Problem –
Present each line of the material below as an item in a numbered list, omitting the blank lines.

Stored rows –
◇ ◇ ◇ ◇ ◇ ◇ ◇

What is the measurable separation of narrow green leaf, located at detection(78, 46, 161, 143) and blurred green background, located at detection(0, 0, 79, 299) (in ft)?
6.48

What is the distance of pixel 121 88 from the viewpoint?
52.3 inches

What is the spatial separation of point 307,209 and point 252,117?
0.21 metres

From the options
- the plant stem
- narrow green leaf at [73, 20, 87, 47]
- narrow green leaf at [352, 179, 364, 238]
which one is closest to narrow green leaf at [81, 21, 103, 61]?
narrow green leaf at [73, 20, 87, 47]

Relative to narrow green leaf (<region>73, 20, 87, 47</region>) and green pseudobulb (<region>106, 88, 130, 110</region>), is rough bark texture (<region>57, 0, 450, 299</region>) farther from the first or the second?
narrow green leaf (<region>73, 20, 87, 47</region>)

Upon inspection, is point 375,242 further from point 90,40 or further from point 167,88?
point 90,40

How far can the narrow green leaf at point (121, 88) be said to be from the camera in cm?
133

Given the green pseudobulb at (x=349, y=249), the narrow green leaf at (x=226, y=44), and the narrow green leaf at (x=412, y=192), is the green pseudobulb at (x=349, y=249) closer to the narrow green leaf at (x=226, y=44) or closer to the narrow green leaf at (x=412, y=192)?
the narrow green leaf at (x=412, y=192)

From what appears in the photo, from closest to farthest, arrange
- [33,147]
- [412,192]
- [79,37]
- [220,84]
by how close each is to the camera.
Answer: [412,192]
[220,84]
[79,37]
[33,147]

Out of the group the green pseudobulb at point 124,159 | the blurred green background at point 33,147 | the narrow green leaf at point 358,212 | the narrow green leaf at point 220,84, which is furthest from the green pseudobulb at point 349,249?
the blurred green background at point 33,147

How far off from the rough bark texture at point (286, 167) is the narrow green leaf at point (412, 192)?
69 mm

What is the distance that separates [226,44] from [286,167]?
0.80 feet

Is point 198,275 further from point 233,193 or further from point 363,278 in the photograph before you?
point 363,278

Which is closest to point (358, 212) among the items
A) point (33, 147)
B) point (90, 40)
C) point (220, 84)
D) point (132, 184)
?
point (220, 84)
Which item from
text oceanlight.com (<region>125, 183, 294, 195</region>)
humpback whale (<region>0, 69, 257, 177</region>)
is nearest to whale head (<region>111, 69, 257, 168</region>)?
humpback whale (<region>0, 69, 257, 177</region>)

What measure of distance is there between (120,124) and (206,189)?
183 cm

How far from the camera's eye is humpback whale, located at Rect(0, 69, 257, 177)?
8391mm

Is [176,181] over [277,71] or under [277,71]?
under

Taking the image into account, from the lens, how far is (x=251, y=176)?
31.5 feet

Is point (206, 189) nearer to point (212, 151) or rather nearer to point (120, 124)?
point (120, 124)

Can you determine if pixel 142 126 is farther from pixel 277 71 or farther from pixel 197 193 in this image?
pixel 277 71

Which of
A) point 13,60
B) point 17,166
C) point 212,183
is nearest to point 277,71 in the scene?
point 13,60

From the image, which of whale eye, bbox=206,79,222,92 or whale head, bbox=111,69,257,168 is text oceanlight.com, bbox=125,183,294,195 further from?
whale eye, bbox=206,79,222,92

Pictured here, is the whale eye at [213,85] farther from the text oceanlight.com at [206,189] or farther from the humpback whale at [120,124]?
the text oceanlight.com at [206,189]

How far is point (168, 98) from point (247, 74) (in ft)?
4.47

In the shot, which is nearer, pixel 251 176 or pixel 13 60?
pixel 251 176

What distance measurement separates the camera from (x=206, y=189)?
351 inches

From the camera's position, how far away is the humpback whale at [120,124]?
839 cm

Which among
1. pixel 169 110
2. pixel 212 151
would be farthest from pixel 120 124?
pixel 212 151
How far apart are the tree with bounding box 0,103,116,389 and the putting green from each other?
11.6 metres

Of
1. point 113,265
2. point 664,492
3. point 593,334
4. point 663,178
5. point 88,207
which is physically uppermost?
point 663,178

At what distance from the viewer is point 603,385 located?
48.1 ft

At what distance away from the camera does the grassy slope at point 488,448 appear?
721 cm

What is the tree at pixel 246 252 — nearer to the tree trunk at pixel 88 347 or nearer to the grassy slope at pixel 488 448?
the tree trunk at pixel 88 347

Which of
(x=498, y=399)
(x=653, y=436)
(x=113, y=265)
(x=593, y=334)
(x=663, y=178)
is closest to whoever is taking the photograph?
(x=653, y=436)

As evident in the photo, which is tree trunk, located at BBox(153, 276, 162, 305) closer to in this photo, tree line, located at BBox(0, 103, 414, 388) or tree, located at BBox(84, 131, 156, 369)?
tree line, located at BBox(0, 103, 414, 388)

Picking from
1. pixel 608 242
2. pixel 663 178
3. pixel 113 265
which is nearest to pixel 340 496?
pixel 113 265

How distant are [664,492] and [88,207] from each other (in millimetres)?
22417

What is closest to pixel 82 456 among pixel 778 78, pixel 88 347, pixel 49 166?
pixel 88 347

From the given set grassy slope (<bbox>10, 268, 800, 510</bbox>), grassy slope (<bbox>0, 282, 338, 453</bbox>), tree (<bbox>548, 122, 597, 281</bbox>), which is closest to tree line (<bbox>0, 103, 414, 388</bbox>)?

◇ ◇ ◇ ◇ ◇ ◇ ◇

Answer to the exercise –
1. What is the measurable separation of narrow green leaf, located at detection(78, 46, 161, 143) and blurred green background, located at detection(0, 0, 79, 299) (in ft)?
2. 6.48
3. What is the distance of pixel 121 88 from the viewpoint?
4. 52.3 inches
5. What is the spatial separation of point 307,209 and point 252,117?
6. 0.21 metres
7. From the options
8. - the plant stem
9. - narrow green leaf at [73, 20, 87, 47]
10. - narrow green leaf at [352, 179, 364, 238]
11. which one is closest to narrow green leaf at [81, 21, 103, 61]?
12. narrow green leaf at [73, 20, 87, 47]
13. Relative to narrow green leaf (<region>73, 20, 87, 47</region>) and green pseudobulb (<region>106, 88, 130, 110</region>), is rough bark texture (<region>57, 0, 450, 299</region>) farther from the first or the second?
14. narrow green leaf (<region>73, 20, 87, 47</region>)
15. Upon inspection, is point 375,242 further from point 90,40 or further from point 167,88?
16. point 90,40
17. How far can the narrow green leaf at point (121, 88) be said to be from the camera in cm?
18. 133
19. Given the green pseudobulb at (x=349, y=249), the narrow green leaf at (x=226, y=44), and the narrow green leaf at (x=412, y=192), is the green pseudobulb at (x=349, y=249) closer to the narrow green leaf at (x=226, y=44) or closer to the narrow green leaf at (x=412, y=192)?
20. the narrow green leaf at (x=412, y=192)
21. From what appears in the photo, from closest to farthest, arrange
22. - [33,147]
23. - [412,192]
24. - [79,37]
25. - [220,84]
26. by how close each is to the camera.
27. Answer: [412,192]
28. [220,84]
29. [79,37]
30. [33,147]
31. Out of the group the green pseudobulb at point 124,159 | the blurred green background at point 33,147 | the narrow green leaf at point 358,212 | the narrow green leaf at point 220,84, which is furthest from the green pseudobulb at point 349,249?
32. the blurred green background at point 33,147
33. How far off from the rough bark texture at point (286, 167) is the narrow green leaf at point (412, 192)?
34. 69 mm
35. What is the distance that separates [226,44] from [286,167]?
36. 0.80 feet
37. Is point 198,275 further from point 233,193 or further from point 363,278 in the photograph before you?
38. point 363,278
39. Which is closest to point (358, 212) among the items
40. A) point (33, 147)
41. B) point (90, 40)
42. C) point (220, 84)
43. D) point (132, 184)
44. ?
45. point (220, 84)
46. Which item from
47. text oceanlight.com (<region>125, 183, 294, 195</region>)
48. humpback whale (<region>0, 69, 257, 177</region>)
49. is nearest to whale head (<region>111, 69, 257, 168</region>)?
50. humpback whale (<region>0, 69, 257, 177</region>)
51. What measure of distance is there between (120,124) and (206,189)?
52. 183 cm
53. How far from the camera's eye is humpback whale, located at Rect(0, 69, 257, 177)?
54. 8391mm
55. Is [176,181] over [277,71] or under [277,71]?
56. under
57. Taking the image into account, from the lens, how far is (x=251, y=176)?
58. 31.5 feet
59. Is point (206, 189) nearer to point (212, 151) or rather nearer to point (120, 124)?
60. point (120, 124)
61. Can you determine if pixel 142 126 is farther from pixel 277 71 or farther from pixel 197 193 in this image?
62. pixel 277 71
63. Which of
64. A) point 13,60
65. B) point 17,166
66. C) point 212,183
67. is nearest to point 277,71 in the scene?
68. point 13,60
69. From the image, which of whale eye, bbox=206,79,222,92 or whale head, bbox=111,69,257,168 is text oceanlight.com, bbox=125,183,294,195 further from?
70. whale eye, bbox=206,79,222,92
71. Pictured here, is the whale eye at [213,85] farther from the text oceanlight.com at [206,189] or farther from the humpback whale at [120,124]?
72. the text oceanlight.com at [206,189]
73. How far is point (168, 98) from point (247, 74) (in ft)?
74. 4.47
75. In the shot, which is nearer, pixel 251 176 or pixel 13 60?
76. pixel 251 176
77. What distance measurement separates the camera from (x=206, y=189)?
78. 351 inches
79. From the camera's position, how far away is the humpback whale at [120,124]?
80. 839 cm
81. Which among
82. 1. pixel 169 110
83. 2. pixel 212 151
84. would be farthest from pixel 120 124?
85. pixel 212 151
86. How far apart are the tree with bounding box 0,103,116,389 and the putting green from each other?
87. 11.6 metres
88. Of
89. 1. point 113,265
90. 2. point 664,492
91. 3. point 593,334
92. 4. point 663,178
93. 5. point 88,207
94. which is physically uppermost?
95. point 663,178
96. At what distance from the viewer is point 603,385 located?
97. 48.1 ft
98. At what distance away from the camera does the grassy slope at point 488,448 appear?
99. 721 cm
100. What is the tree at pixel 246 252 — nearer to the tree trunk at pixel 88 347 or nearer to the grassy slope at pixel 488 448?
101. the tree trunk at pixel 88 347
102. Which of
103. (x=498, y=399)
104. (x=653, y=436)
105. (x=113, y=265)
106. (x=593, y=334)
107. (x=663, y=178)
108. is closest to whoever is taking the photograph?
109. (x=653, y=436)
110. As evident in the photo, which is tree trunk, located at BBox(153, 276, 162, 305) closer to in this photo, tree line, located at BBox(0, 103, 414, 388) or tree, located at BBox(84, 131, 156, 369)?
111. tree line, located at BBox(0, 103, 414, 388)
112. Picking from
113. 1. pixel 608 242
114. 2. pixel 663 178
115. 3. pixel 113 265
116. which is nearest to pixel 340 496?
117. pixel 113 265
118. How distant are [664,492] and [88,207] from each other (in millimetres)?
119. 22417
120. What is closest to pixel 82 456 among pixel 778 78, pixel 88 347, pixel 49 166?
121. pixel 88 347
122. From the given set grassy slope (<bbox>10, 268, 800, 510</bbox>), grassy slope (<bbox>0, 282, 338, 453</bbox>), tree (<bbox>548, 122, 597, 281</bbox>), which is closest to tree line (<bbox>0, 103, 414, 388</bbox>)?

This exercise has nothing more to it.